— START Input rows —

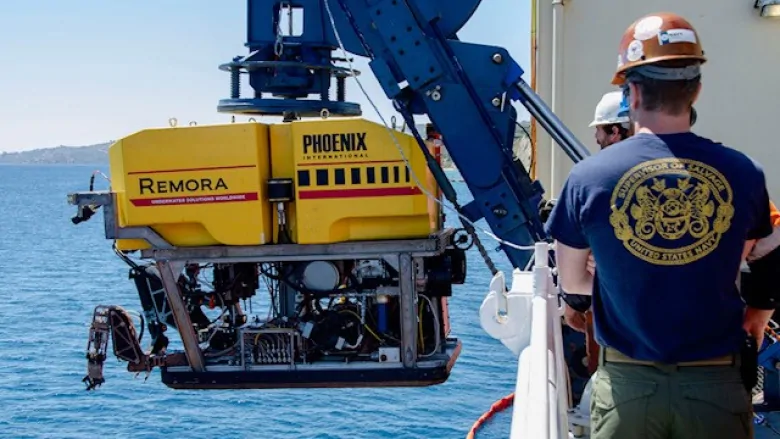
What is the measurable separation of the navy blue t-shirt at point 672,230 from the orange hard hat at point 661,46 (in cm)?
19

— END Input rows —
— START Input rows —

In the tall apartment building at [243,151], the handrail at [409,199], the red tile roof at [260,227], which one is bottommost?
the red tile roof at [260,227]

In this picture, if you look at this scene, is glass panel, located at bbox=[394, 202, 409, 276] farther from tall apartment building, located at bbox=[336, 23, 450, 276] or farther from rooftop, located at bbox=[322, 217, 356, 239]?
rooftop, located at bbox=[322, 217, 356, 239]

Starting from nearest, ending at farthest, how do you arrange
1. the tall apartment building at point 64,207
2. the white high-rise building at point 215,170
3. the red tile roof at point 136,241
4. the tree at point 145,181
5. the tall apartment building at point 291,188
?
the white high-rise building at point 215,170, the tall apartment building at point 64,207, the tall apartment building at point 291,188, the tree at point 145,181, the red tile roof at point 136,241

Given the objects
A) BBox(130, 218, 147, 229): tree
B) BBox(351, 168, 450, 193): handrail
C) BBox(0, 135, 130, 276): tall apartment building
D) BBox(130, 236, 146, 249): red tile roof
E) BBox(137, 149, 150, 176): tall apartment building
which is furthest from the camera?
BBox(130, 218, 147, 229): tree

— END Input rows —

### Directive
Count the lines above that contain the string "rooftop", treating uppercase and lowercase as different, and give only the number.

### Finished exercise
2